• **PROVIDED DATA**
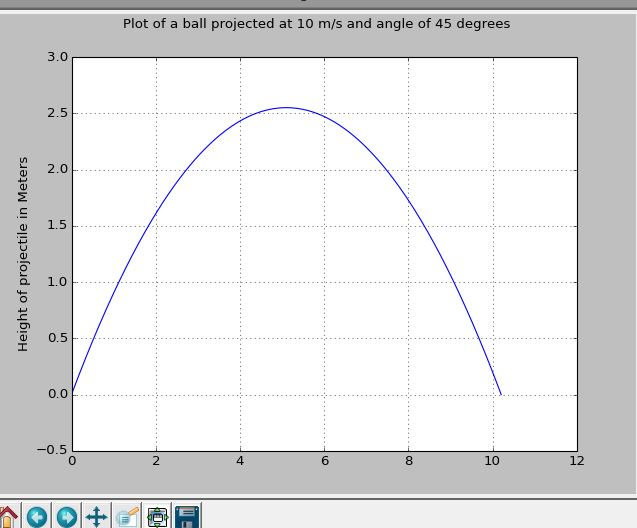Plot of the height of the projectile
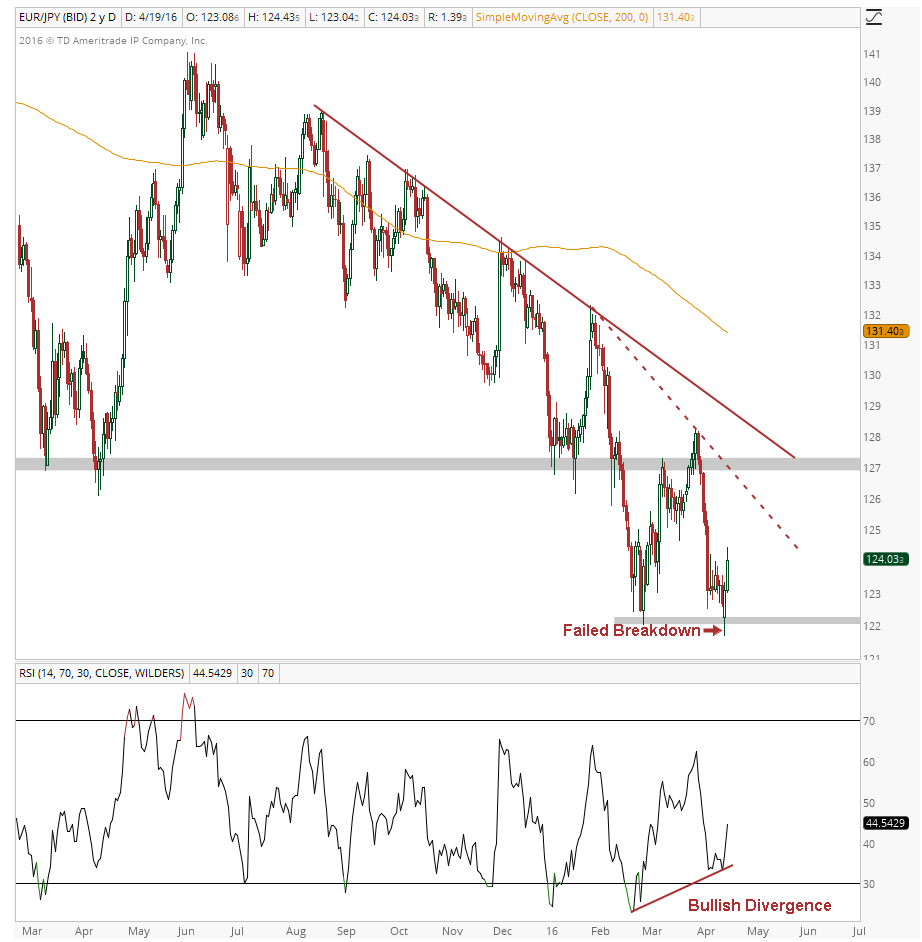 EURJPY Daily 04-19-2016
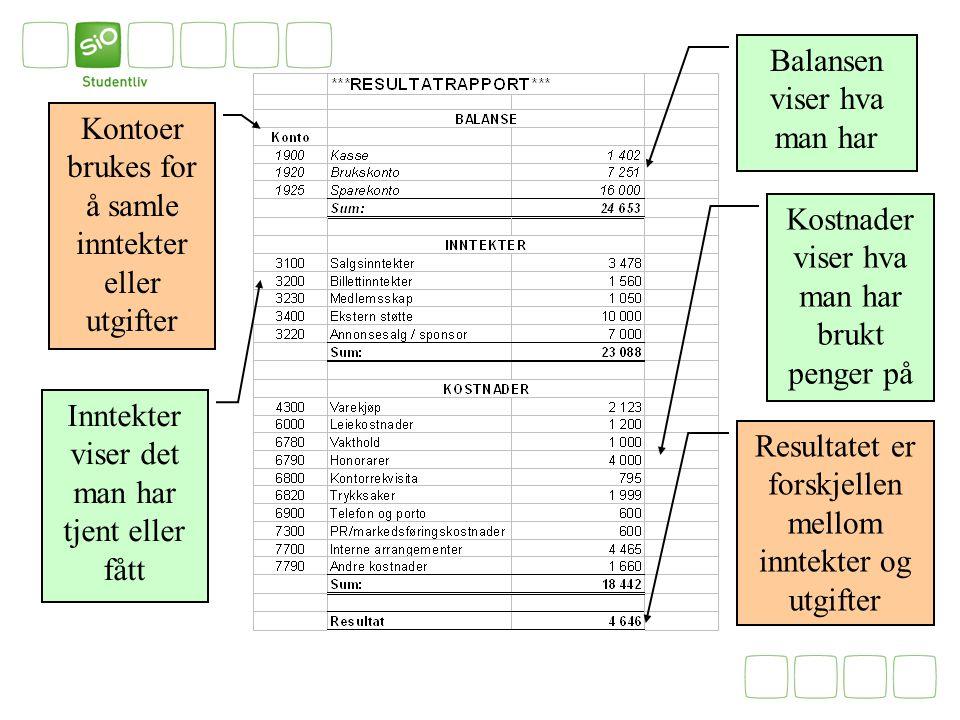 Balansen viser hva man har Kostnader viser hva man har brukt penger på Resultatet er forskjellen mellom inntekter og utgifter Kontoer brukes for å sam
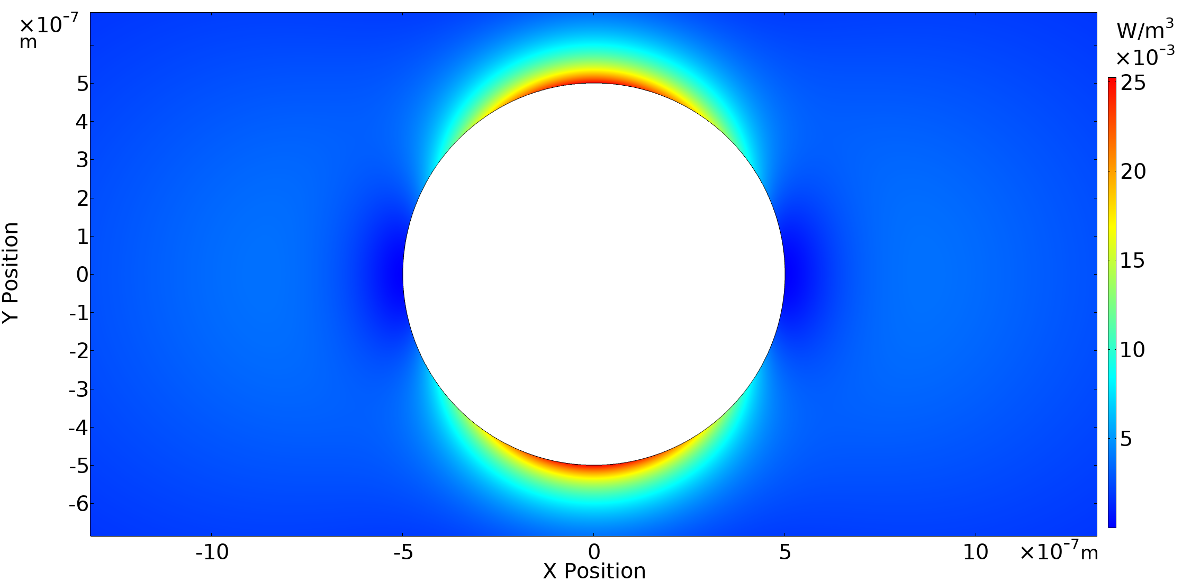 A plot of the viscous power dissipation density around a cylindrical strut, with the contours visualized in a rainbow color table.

• **GOAL OF THE EXERCISE**
Every line of the material must be returned exactly; leave the images out.

• **TASK ANSWER**
Plot of the height of the projectile
 EURJPY Daily 04-19-2016
 Balansen viser hva man har Kostnader viser hva man har brukt penger på Resultatet er forskjellen mellom inntekter og utgifter Kontoer brukes for å sam
 A plot of the viscous power dissipation density around a cylindrical strut, with the contours visualized in a rainbow color table.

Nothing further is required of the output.